Selected excerpt:

================

# 5.7.893 To 5.5.893-886



## Brenardo (Jul 18, 2011)

I am curious if there is a FXZ file to bring you back to stock 5.7.893 without root? Or do you need to use the R3leas3d restore and root script by Dhacker?

If you use the restore and root by Dhacker... you will still only be able to get back to 5.5.893. Correct? Or can you get all the way back to 5.5.886¿

It is my understanding that since the bootloader is locked we can not downgrade the radio.

And in conclusion I am aware there is another thread pertaining to this but it is so cluster fcked I wanted to start a new one that would maybe make it easier to get useful info.


----------



## G8orDroid (Aug 12, 2011)

Brenardo said:


> I am curious if there is a FXZ file to bring you back to stock 5.7.893 without root? Or do you need to use the R3leas3d restore and root script by Dhacker?
> 
> If you use the restore and root by Dhacker... you will still only be able to get back to 5.5.893. Correct? Or can you get all the way back to 5.5.886¿
> 
> ...


I'm not real sure I understand the question, but I'll give it a shot.

================

Exercise materials:
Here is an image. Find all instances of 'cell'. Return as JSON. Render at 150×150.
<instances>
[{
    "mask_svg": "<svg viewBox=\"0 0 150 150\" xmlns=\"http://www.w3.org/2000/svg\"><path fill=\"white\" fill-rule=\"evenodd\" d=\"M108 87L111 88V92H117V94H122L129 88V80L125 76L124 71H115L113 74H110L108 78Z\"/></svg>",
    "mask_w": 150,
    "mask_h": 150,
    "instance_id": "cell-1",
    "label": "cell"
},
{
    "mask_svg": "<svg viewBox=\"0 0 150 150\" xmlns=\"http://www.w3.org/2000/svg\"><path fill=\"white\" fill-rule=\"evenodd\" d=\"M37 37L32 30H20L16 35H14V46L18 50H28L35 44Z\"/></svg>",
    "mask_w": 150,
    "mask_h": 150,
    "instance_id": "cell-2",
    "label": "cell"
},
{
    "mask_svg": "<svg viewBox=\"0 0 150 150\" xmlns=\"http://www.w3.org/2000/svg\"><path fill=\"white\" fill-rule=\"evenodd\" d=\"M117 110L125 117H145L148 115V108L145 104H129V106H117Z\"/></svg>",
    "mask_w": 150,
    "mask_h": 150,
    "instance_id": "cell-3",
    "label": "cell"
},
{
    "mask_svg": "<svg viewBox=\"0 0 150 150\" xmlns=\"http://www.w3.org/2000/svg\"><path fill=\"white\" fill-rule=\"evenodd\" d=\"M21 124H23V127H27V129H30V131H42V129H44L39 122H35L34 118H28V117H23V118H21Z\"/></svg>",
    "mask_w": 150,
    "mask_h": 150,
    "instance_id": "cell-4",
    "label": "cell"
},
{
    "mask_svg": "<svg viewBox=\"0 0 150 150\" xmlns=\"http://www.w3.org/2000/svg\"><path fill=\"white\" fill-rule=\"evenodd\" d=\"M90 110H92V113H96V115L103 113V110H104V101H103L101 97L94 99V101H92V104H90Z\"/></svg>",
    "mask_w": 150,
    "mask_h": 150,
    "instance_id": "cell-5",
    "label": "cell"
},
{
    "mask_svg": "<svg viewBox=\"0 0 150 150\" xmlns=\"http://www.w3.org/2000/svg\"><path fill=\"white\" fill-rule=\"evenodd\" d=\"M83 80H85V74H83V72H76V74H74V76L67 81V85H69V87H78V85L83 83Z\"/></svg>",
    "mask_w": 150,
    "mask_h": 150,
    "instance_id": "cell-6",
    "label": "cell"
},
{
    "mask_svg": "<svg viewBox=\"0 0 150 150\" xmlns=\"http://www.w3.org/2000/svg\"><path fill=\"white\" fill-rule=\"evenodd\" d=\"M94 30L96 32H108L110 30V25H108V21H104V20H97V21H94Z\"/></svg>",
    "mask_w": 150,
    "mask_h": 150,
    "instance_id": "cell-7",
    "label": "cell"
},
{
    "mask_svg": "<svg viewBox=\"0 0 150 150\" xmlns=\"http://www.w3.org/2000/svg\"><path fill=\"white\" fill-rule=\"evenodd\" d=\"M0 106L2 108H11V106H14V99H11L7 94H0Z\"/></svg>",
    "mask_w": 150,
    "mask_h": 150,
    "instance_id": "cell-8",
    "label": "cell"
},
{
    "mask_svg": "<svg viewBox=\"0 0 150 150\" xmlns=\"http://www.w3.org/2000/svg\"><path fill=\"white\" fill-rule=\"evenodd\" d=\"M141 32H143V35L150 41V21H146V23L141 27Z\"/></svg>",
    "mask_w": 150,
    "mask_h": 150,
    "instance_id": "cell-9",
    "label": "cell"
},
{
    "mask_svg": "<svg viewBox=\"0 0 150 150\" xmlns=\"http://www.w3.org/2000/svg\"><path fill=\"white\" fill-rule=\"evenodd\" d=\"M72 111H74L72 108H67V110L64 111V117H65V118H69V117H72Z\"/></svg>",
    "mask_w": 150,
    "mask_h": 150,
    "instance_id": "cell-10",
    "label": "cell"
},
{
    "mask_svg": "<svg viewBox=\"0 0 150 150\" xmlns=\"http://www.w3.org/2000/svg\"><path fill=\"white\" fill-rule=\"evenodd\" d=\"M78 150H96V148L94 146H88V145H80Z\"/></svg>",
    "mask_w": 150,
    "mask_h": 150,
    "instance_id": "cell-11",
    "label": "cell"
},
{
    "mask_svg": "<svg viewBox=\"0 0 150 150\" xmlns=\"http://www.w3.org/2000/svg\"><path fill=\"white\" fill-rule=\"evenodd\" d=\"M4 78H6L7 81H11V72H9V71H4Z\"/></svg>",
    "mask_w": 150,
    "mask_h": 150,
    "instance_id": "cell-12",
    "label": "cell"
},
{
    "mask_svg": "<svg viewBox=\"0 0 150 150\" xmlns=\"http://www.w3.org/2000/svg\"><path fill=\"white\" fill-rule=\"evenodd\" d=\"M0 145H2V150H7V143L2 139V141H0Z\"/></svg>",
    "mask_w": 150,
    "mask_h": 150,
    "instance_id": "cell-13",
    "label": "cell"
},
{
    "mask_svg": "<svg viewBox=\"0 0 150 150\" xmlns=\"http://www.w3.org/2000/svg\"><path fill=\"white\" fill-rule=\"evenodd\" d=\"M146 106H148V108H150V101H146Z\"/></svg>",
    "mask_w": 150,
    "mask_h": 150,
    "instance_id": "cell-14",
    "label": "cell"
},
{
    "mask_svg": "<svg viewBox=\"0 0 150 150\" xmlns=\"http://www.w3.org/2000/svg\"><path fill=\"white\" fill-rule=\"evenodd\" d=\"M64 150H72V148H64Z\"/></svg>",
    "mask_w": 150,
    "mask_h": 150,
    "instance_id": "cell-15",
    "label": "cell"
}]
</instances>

================

List of tasks:
A: Find every line in the records that contains the string "instances", and copy each of those lines.
B: Write the next part of the forum thread about going back from 5.7.893 to 5.5.893 or 5.5.886. Begin right after its final sentence.

Task responses:
A:
Here is an image. Find all instances of 'cell'. Return as JSON. Render at 150×150.
<instances>
</instances>

B:
No, there is no 5.7.893 FXZ file. They are not going to release an FXZ file for a "leaked update". Once the actual OTA goes out, we'll probably see an updated FXZ file a few days/weeks later.

If you want stock 5.7.893 with NO ROOT (although I can't imagine why), you can use the R3L3AS3D script all the way up to the 43v3r root part. At that point just unplug the phone, reboot and install the update per the instructions already listed in the other thread. You could also just unroot the 5.7.893 after you've updated.

Once you apply the 5.7.893 update, there is no going back to the old (5.5.866) radio or kernel. You can pretty much put any non-rooted or rooted "/system" you want on the device. 5.5.866 - 5.7.893, but the other two aren't going anywhere.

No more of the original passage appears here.